Here are some things extreme couponers have in common.
• They live in areas where the stores accept multiple coupons for one item.
• The stores at which they shop double all the coupons.
• They spend hours a week scouring for deals and matching up coupons to in-store sales.
• They purchase huge quantities of one particular item to stockpile.
Although there are many shoppers who have learned some tactics from watching extreme couponing shows or subscribing to coupon message boards and web sites, the influx of coupon use has caused a shift in the ways many stores are doing business.

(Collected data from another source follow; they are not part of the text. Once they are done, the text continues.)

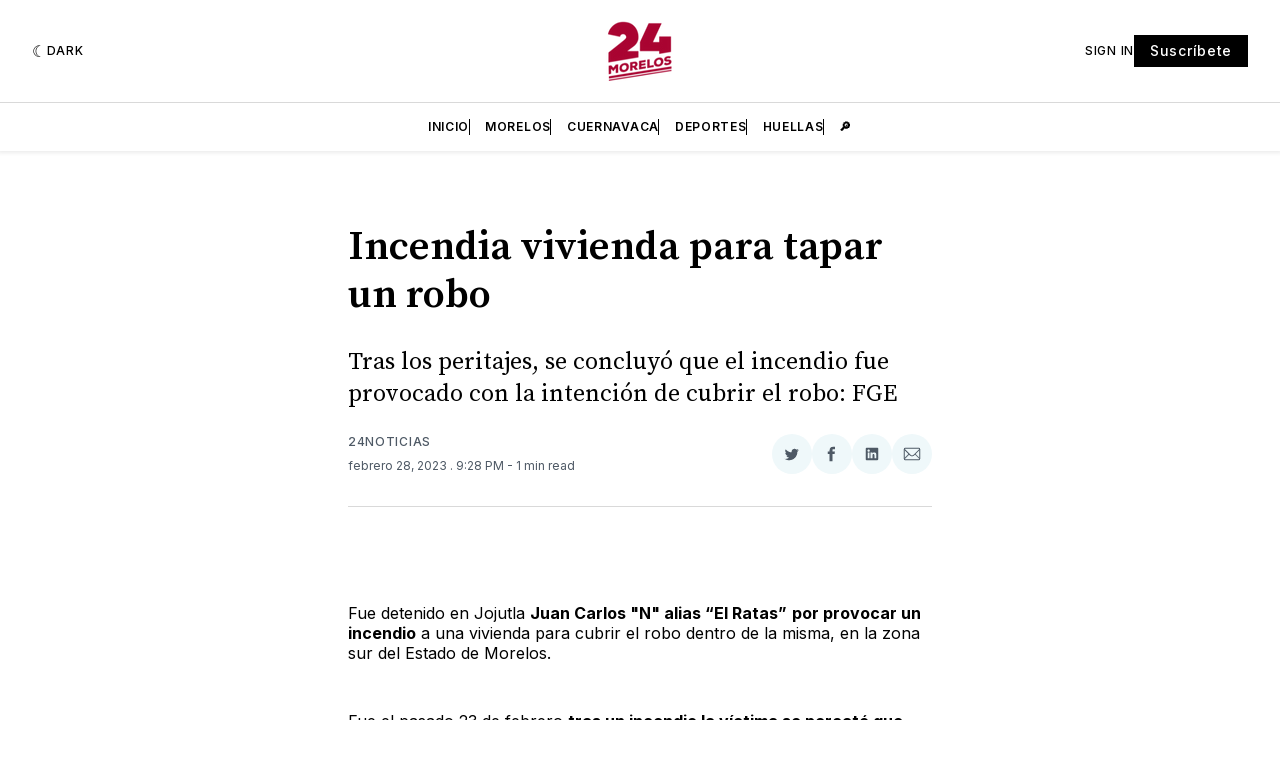

--- FILE ---
content_type: text/html; charset=utf-8
request_url: https://www.google.com/recaptcha/api2/aframe
body_size: 269
content:
<!DOCTYPE HTML><html><head><meta http-equiv="content-type" content="text/html; charset=UTF-8"></head><body><script nonce="rXfSUykjF-yWg-kLLVcXJQ">/** Anti-fraud and anti-abuse applications only. See google.com/recaptcha */ try{var clients={'sodar':'https://pagead2.googlesyndication.com/pagead/sodar?'};window.addEventListener("message",function(a){try{if(a.source===window.parent){var b=JSON.parse(a.data);var c=clients[b['id']];if(c){var d=document.createElement('img');d.src=c+b['params']+'&rc='+(localStorage.getItem("rc::a")?sessionStorage.getItem("rc::b"):"");window.document.body.appendChild(d);sessionStorage.setItem("rc::e",parseInt(sessionStorage.getItem("rc::e")||0)+1);localStorage.setItem("rc::h",'1769893780868');}}}catch(b){}});window.parent.postMessage("_grecaptcha_ready", "*");}catch(b){}</script></body></html>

Some changes are spurred partially by shady coupon tactics, including illegal duplicating and even stealing coupons from neighbors and stores. Another fraudulent couponing tactic that has been brought to light through some extreme couponers is the use of product family codes on coupons to purchase items with coupons for another product. In essence, because the UPC codes of some manufacturer items are similar on products within their family of items, it may be possible to pass off a coupon for one product, say refrigerated biscuits, when you’re actually purchasing refrigerated pizza crust because the barcode reader on the register doesn’t alert to an incorrect code. Newer barcodes are helping to correct this problem. Decoding UPC symbols and barcodes is not smart shopping, it’s illegal and it stands to hurt the consumers who use coupons in a legal way. Here’s how;
If the manufacturer who issued coupons wishes to audit the store for a particular transaction where coupon fraud seemed to be the case, and the manufacturer determines that the correct products were not purchased with these coupons, the manufacturer can refuse to reimburse the store for them. As a result, the store will have to absorb the cost of this shopping trip, because the terms of the coupon were not followed. Should that occur, the store can then mark up other items to offset the loss, which affects other shoppers. Or the store may rethink its policy on coupons.
Some grocery stores have revamped their policies on coupons. Price Chopper in St. Johnsbury, VT, recently ceased doubling coupons up to $1.00. Now they cap it at $.99. Kroger stores in Houston have also stopped doubling or tripling coupons as of April 2011. Stores like Kroger have stated that since the stores -- and not the product manufacturers -- absorb the cost of doubling and tripling coupons, many can no longer afford to do so.
Many stores do not allow the use of multiple coupons for one item as well, which is a rarity at some stores. That means a person will have to have one coupon per each item to realize a discount.
Coupons remain a way to save money when used in the correct way. There are web sites that will publish store sales and match coupons to those sales so shoppers can shop smartly. By shopping legally, coupons continue to benefit many communities.